Faculty Notes
Faculty members in the Division of Social Sciences help develop today's undergraduates to become critical thinkers – to ask the "why" questions in the tradition of great philosophers and to answer the "why" questions of economics, anthropology, psychology and politics. They guide these answers through their own research and accomplishments, some of which are detailed below.
Faculty: Enter achievements here.
Recent Honors and Awards
2013
Scott Carrell, associate professor of economics, received the 2012 IZA Young Labor Economist Award for his and Mark Hoekstra's article "Externalities in the Classroom: How Children Exposed to Domestic Violence Affect Everyone's Kids". The award-winning paper studies whether children from troubled families generate negative spillovers on the educational achievements of their peers. The prize money of 5,000 Euros is shared between Carrell and Hoekstra.
Latest Grants and Research
2013
Jeffrey Sherman, professor of psychology, received an Anneliese Maier Research Award from the Humboldt Foundation. The collaboration award is presented annually to outstanding researchers from other countries with the aim of advancing the internationalization of the respective disciplines in Germany.

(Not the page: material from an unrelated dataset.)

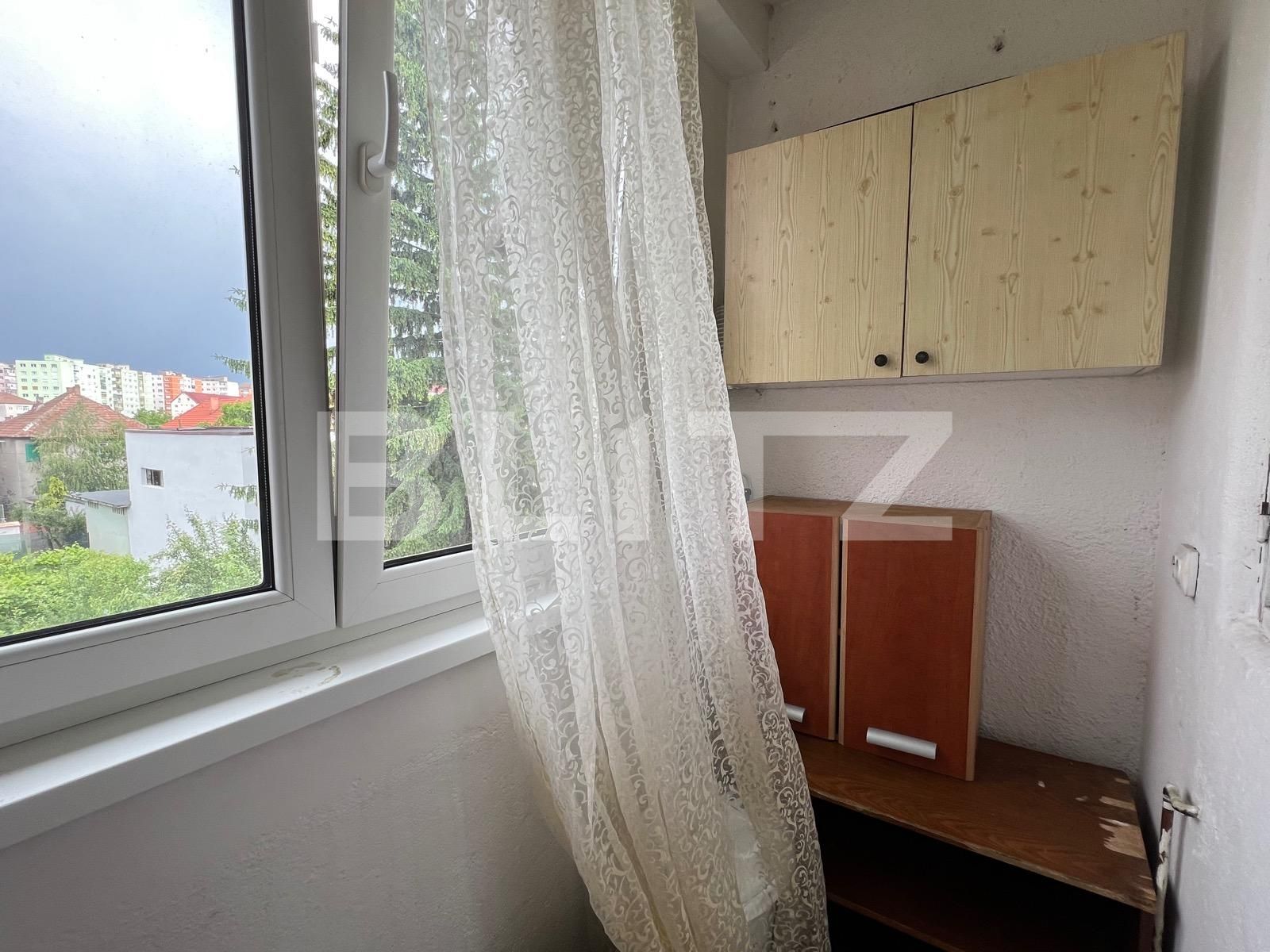 Apartament de închiriat 2 camere Trei Stejari - 88593AI | BLITZ Sibiu | Poza10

The award amount of 250,000 EUR can be used to fund research cooperation with specialist colleagues in Germany over a period of five years. The researchers are nominated by academic collaboration partners at German universities and research institutions. Funding for the award is provided by the Federal Ministry of Education and Research.

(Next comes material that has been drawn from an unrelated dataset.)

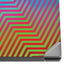 Wonder Woman 1984 (2020) Rainbow Chevron Logo Dell XPS Skin
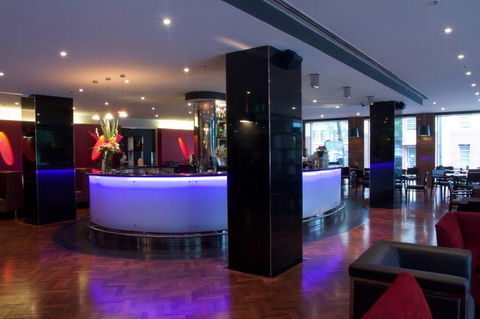 Radisson On Flagstaff Gardens Melbourne - VIC Tourism 4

Dina Okamoto in the Department of Sociology was awarded a $368,596 grant by Russell Sage Foundation for "Immigrant-Native Relations in 21st Century America: Intergroup Contact, Trust, and Civic Engagement." This interdisciplinary project seeks to address ongoing debates about ethnic diversity by investigating where and how contact occurs between immigrant and native groups, and how their contact in turn predicts trust and civic engagement. The project will include a large-scale survey, in-depth interviews, and field work in two traditionally black-white metropolitan areas—Philadelphia and Atlanta— and examine intergroup contact experiences among immigrant Mexicans and South Asian Indians, and native-born blacks and whites.
Alison Ledgerwood, assistant professor of psychology, and Amber Boydstun, assistant professor of political science, were awarded a $150,000 grant by the National Science Foundation. This grant will support a new interdisciplinary project that advances an expanded theoretical understanding of framing effects by investigating how encountering different descriptions of the same issue over time can influence people's preferences and decisions. In this project, they examine the hypothesis that loss frames (e.g., describing an economic policy in terms of jobs lost) may be fundamentally stickier than gain frames (describing the same policy in terms of jobs saved) in their ability to shape people's thinking. We examine the basic psychological mechanisms underlying this effect as well as its potentially sizeable implications for political and economic behavior.